Ciracì (MiSoS): “Docente di sostegno può essere una risorsa per tutta la classe”
“L’errore è quello di considerare l’insegnante di sostegno una risorsa solo ed esclusiva degli alunni con disabilità, senza considerare che l’insegnante di sostegno è assegnato alla classe, contitolare e corresponsabile di tutti gli alunni del contesto classe“, dice Ernesto Ciracì, presidente nazionale del MiSoS, Movimento degli insegnanti specializzati sul sostegno.
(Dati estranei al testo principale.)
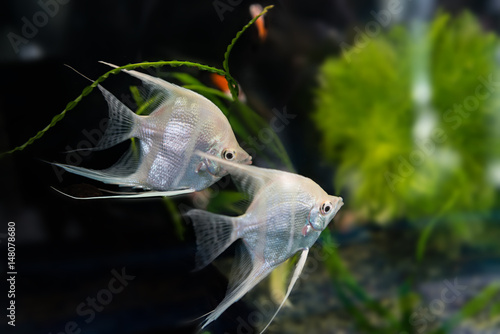 Angelfish (Pterophyllum scalare) Canvas Print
“Se consideriamo il docente di sostegno – prosegue Ciracì – una risorsa per la classe attraverso metodologie e strategie didattiche inclusive collaborando in sinergia con i docenti curriculari, i benefici che il contesto classe e non solo l’alunno con disabilità possono ricavarne sono rilevanti in termini di inclusione, di partecipazione attiva e di abilità sociali”.
Secondo il presidente MiSoS, infine, “sarebbe opportuno inoltre, implementare la formazione sulle tematiche inerenti la didattica inclusiva a tutti i docenti curriculari visto sempre più la complessità di un contesto classe eterogeneo e con bisogni educativi e formativi differenti l’uno dall’altro“.